9. The New Iberia Blues, by James Lee Burke The 22nd in the Dave Robicheaux detective series. I had read some of these many years ago and picked this one up at the library - Robicheaux is a great character and the descriptions of Louisiana and the South and sense of place are wonderful, but the descriptions and sheer number of murders in this were too gritty and upsetting for me. I think that may be why I gave up on the series before so I probably won't be returning to them. Very well done though, for people who have stronger stomachs than me.

MogTheSleepyCat · 28/03/2019 18:26

Thanks for the new thread South. This is also the first time I have stayed on the thread to the fourth instalment FiveGoMad!
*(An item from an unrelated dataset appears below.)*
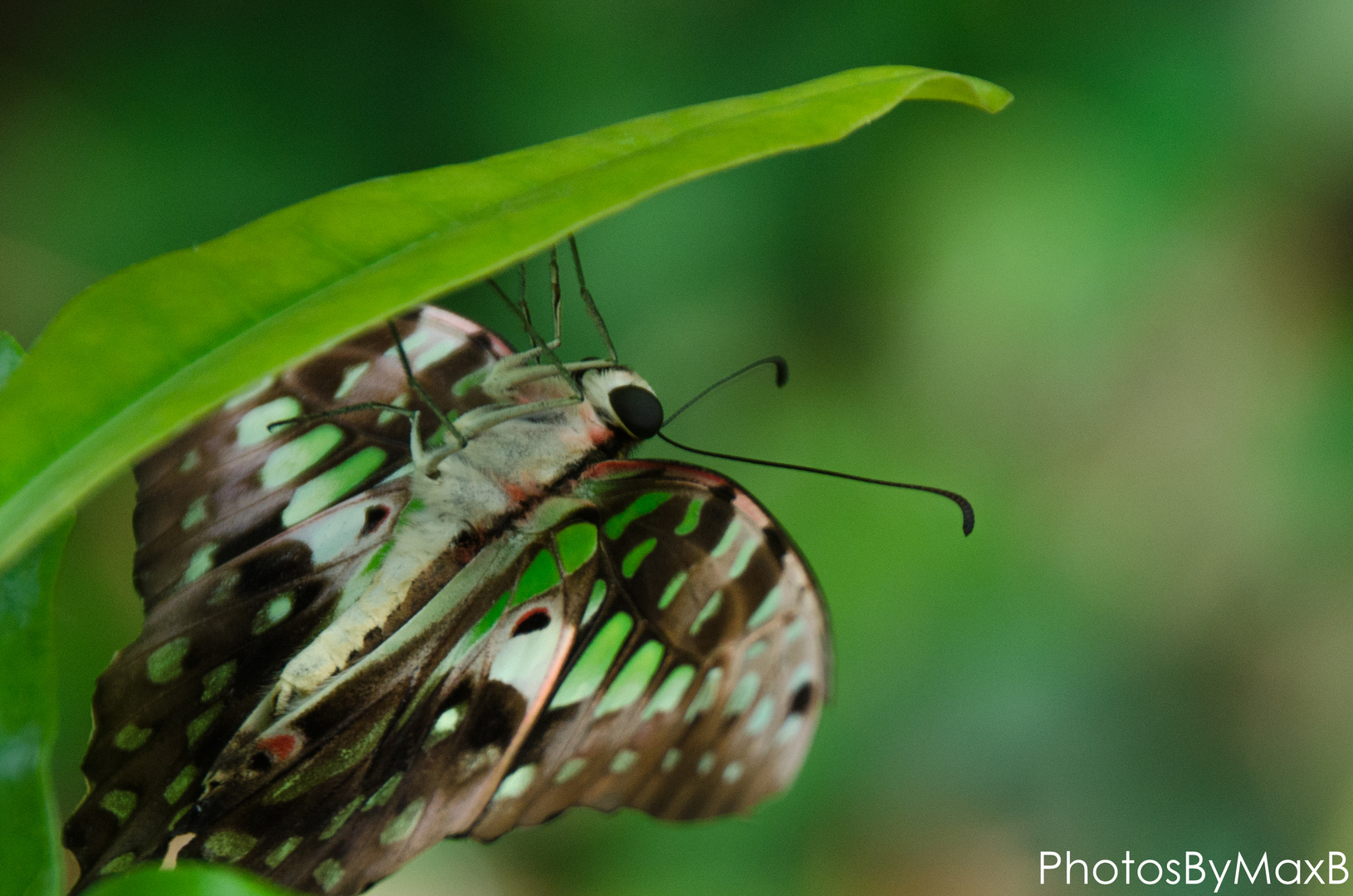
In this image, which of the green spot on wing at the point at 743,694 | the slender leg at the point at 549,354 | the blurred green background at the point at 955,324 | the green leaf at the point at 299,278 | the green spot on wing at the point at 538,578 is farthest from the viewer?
the blurred green background at the point at 955,324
My paltry list so far, thankfully no stinkers:

  1. Fire and Blood: A History of the Targaryen Kings from Aegon the Conqueror to Aegon III as scribed by Archmaester Gyldayn – George RR Martin
  2. The Book of Death – Anonymous
  3. Jurassic Park – Michael Crichton
  4. Marilyn Monroe: A Life from Beginning to End – Hourly History
  5. Whispers Underground – Ben Aaronovitch
  6. All Creatures Great and Small – James Herriot
  7. The Boy in the Striped Pyjamas – John Boyne

@BakewellTarts
How are you enjoying The Blade Itself ? I love Joe Abercrombie's books and I am a little envious that you get to experience the 'First Law' books for the first time. Please read Before They are Hanged and Last Argument of Kings afterwards to wrap up the characters stories. Despite him being an evil twisted torturer (literally), I luffs Glokta!

Sadik · 28/03/2019 19:14

25 Europe in Winter by Dave Hutchinson
Continuing my re-read of the Fractured Europe series of SFF thrillers. It's very hard to review these without giving massive spoilers for the previous books in the series, but this one is as readable and gripping as the others.

Even with the re-read & knowing what's coming, I'm still not entirely sure I've nailed down exactly what is happening when (and I think I also picked up a rather substantial plot hole in book 2), but it's such an enjoyable ride it doesn't really matter.